There may be no better illustration of just how popular Boulder City’s Dam Short Film Festival has become than the line for the sold-out comedy program on Saturday night, stretching around the block from the Boulder Theatre and into the next. In its 14th year, DSFF was bigger than ever, but the festival retained its small-town charm, its filmmaker-friendly atmosphere and its focus on the appealingly low-key art of the short film.

New this year was an experimental virtual reality lounge, set up in the lobby of the Boulder Dam Hotel, as a pilot program for a potential official festival category. The demo reel for the Oculus Rift VR setup was a little safe (if pretty), but it was more exciting to watch the original VR creation Welcome to Your Own Private Hell, from festival co-founder and executive director Lee Lanier, who put his retro pinup-style art into a rendering of a very groovy version of eternal torment.

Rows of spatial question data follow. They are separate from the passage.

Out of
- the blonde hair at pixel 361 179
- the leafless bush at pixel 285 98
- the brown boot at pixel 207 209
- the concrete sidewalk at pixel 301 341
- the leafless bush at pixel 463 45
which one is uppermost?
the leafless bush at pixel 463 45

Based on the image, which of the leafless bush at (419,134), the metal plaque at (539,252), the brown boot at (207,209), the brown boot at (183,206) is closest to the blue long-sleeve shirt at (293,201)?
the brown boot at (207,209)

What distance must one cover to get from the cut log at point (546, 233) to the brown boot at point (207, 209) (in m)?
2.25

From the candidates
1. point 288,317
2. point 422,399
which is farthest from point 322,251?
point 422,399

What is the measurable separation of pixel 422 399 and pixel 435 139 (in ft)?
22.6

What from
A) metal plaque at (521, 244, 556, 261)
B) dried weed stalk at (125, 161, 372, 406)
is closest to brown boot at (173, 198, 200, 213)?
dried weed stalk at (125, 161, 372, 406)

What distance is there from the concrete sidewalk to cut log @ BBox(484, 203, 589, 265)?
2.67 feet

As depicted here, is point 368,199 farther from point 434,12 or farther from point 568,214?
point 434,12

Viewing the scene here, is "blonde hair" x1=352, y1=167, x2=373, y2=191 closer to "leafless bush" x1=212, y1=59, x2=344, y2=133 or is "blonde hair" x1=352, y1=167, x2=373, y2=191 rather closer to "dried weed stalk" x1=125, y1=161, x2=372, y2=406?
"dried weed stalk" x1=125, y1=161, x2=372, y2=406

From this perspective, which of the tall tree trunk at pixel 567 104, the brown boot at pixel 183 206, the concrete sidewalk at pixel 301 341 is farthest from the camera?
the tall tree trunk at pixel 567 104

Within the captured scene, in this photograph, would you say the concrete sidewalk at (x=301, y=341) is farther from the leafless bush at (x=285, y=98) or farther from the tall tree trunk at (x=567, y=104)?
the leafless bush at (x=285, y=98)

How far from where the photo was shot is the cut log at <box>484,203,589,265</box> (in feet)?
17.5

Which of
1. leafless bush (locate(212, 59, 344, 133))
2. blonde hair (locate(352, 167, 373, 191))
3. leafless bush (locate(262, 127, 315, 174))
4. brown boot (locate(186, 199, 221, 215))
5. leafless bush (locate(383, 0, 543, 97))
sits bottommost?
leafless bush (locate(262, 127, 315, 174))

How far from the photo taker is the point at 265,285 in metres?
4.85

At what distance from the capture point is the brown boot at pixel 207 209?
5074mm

Also new this year was an expanded program for Nevada filmmaking, which was split into two blocks (on Friday and Saturday nights) and featured a strong showing by locals, from Robert Bryant and J. David LeCompte’s delightful documentary Boomtown (about a fireworks store in rural Battle Mountain) to Hunter Hopewell’s sweet romantic comedy Prince of Magic. Some other festival highlights included the sardonic black-and-white French crime comedy Breakdown; the very dark French-Canadian workplace comedy Two Dollars; the Las Vegas-set period drama I Got You Babe, inspired in part by a true story; and the lovely animated DAM! The Story of Kit the Beaver, possibly DSFF’s first-ever short about an actual dam.

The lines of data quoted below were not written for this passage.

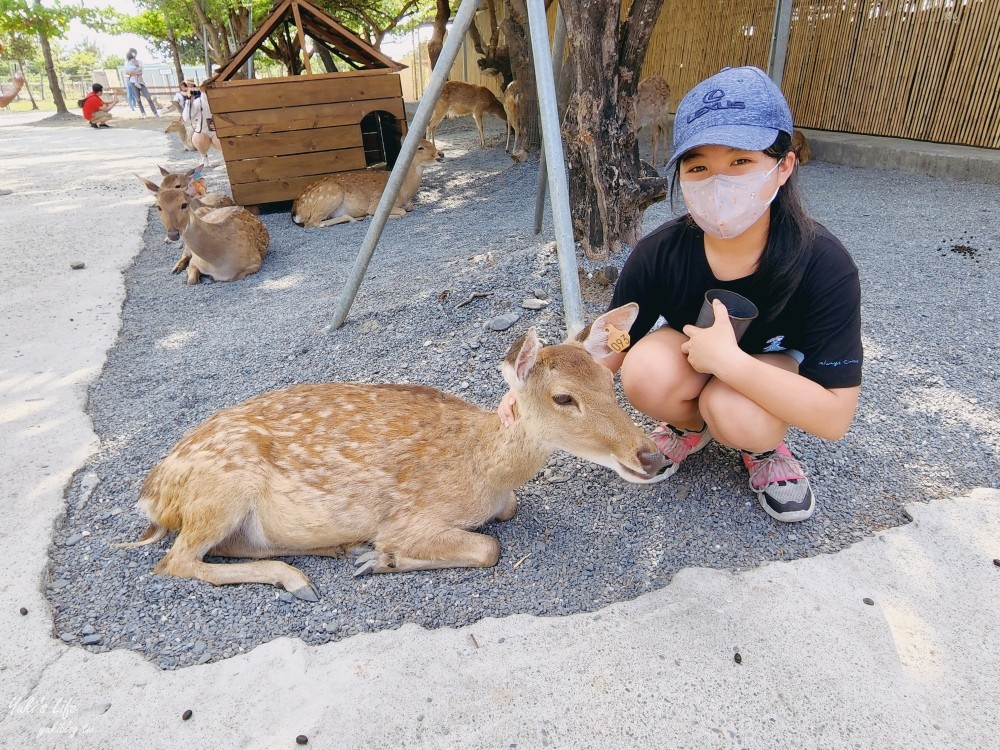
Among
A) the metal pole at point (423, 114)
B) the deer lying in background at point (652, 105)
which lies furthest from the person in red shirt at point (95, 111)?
the metal pole at point (423, 114)

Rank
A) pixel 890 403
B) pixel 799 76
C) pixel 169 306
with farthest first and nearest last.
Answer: pixel 799 76 → pixel 169 306 → pixel 890 403

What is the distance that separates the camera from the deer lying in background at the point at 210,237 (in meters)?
6.01

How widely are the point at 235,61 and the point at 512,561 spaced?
7855 millimetres

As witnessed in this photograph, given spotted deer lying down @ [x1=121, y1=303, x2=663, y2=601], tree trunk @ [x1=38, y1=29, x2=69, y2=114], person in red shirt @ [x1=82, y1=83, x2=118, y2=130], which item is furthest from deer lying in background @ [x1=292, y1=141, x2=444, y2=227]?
tree trunk @ [x1=38, y1=29, x2=69, y2=114]

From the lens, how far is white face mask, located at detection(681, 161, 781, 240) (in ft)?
7.11

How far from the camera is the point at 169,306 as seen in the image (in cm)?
561

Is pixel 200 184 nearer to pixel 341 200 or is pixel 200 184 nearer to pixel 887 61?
pixel 341 200

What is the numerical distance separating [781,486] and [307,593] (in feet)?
6.24

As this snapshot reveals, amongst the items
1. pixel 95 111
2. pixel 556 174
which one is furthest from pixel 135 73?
pixel 556 174

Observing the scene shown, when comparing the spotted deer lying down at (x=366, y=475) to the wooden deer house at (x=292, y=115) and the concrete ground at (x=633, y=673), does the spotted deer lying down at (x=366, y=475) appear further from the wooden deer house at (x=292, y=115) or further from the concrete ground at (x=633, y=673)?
the wooden deer house at (x=292, y=115)

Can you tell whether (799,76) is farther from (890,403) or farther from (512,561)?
(512,561)

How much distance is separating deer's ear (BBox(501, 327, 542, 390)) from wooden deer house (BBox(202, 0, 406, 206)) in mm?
6936

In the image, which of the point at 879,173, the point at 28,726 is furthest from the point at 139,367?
the point at 879,173

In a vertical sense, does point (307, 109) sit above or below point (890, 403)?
above
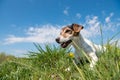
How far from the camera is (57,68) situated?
244 inches

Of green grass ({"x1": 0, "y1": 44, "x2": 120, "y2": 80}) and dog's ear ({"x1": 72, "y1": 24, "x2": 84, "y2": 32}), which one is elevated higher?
dog's ear ({"x1": 72, "y1": 24, "x2": 84, "y2": 32})

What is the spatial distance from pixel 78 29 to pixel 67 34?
12.8 inches

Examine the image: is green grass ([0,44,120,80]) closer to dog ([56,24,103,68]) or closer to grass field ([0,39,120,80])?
grass field ([0,39,120,80])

On Saturday morning, DSFF organizers hosted a productive breakfast summit for Nevada film festivals, with representatives from the Las Vegas Jewish Film Festival, the Nevada Women’s Film Festival, Sin City Horror Fest, the Las Vegas Black Film Festival and the Laughlin International Film Festival all in attendance. As DSFF takes its place as one of the most successful film events in the state, the people in charge are using their power for good.